Per 1 januari 2013 is de Algemene wet bestuursrecht (Awb) gewijzigd. De belangrijkste wijziging is dat in de Awb het zogenaamde relativiteitsvereiste is opgenomen. Het relativiteitsvereiste houdt in dat een bestuursrechter een aangevochten besluit (vergunning/ bestemmingsplan) niet vernietigt als door een belanghebbende een beroep wordt gedaan op een rechtsregel of een algemeen beginsel dat niet is bedoeld om zijn belangen te beschermen. Er moet een verband bestaan tussen het beroep en de daadwerkelijke reden om een besluit aan te vechten. Dat heeft tot gevolg dat besluiten alleen nog met succes aangevochten kunnen worden op gronden die zijn geschreven om het belang van de belanghebbende te beschermen. Daarmee worden de mogelijkheden om besluiten aan te vechten beperkt.

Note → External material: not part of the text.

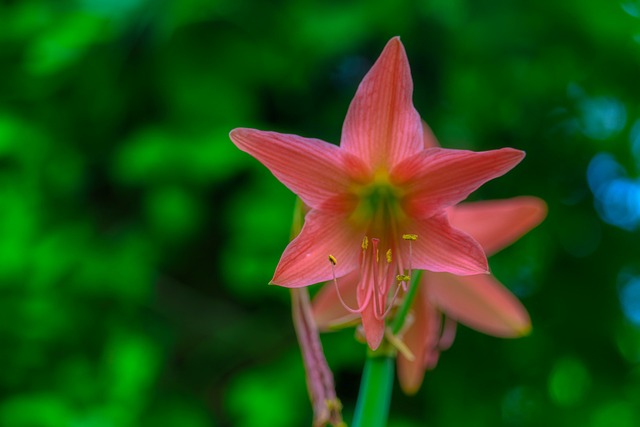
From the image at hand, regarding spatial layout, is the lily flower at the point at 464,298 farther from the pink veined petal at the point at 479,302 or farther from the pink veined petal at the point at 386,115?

Het relativiteitsvereiste is niet nieuw in het bestuursprocesrecht. Het relativiteitsvereiste had reeds een plaats in de Crisis- en Herstelwet (CHW). Het relativiteitsvereiste zoals opgenomen in de CHW gold echter niet voor alle besluiten maar slechts voor die besluiten waarop de CHW van toepassing was. Met de wijziging van de Awb is het relativiteitsvereiste voor alle besluiten gaan gelden. Voor de werking van het relativiteitsvereiste in de Awb geldt wel een overgangsregeling. Het relativiteitsvereiste geldt niet voor besluiten die vóór 1 januari 2013 zijn bekendgemaakt.
In het kader van de CHW heeft de Afdeling Bestuursrecht van de Raad van State al in een aantal situaties uitspraken gedaan over het relativiteitsvereiste. Zo was de Raad van State van mening dat geluidsnormen die gelden voor nieuwbouw niet zijn geschreven om de belangen van omwonenden te beschermen. Deze normen zijn bedoeld om het leefklimaat in de nieuwbouw zelf te beschermen. Om die reden konden omwonenden geen beroep doen op de geldende geluidsnormen. Ook was de Raad van State van mening dat omwonenden geen beroep konden doen op de afstandsnormen in de VNG-brochure omdat het belang van deze omwonenden was gelegen in de bescherming van het vrije uitzicht. De afstandsnormen in de VNG-brochure zijn volgens de Raad van State niet geschreven om het belang van dit vrije uitzicht te beschermen.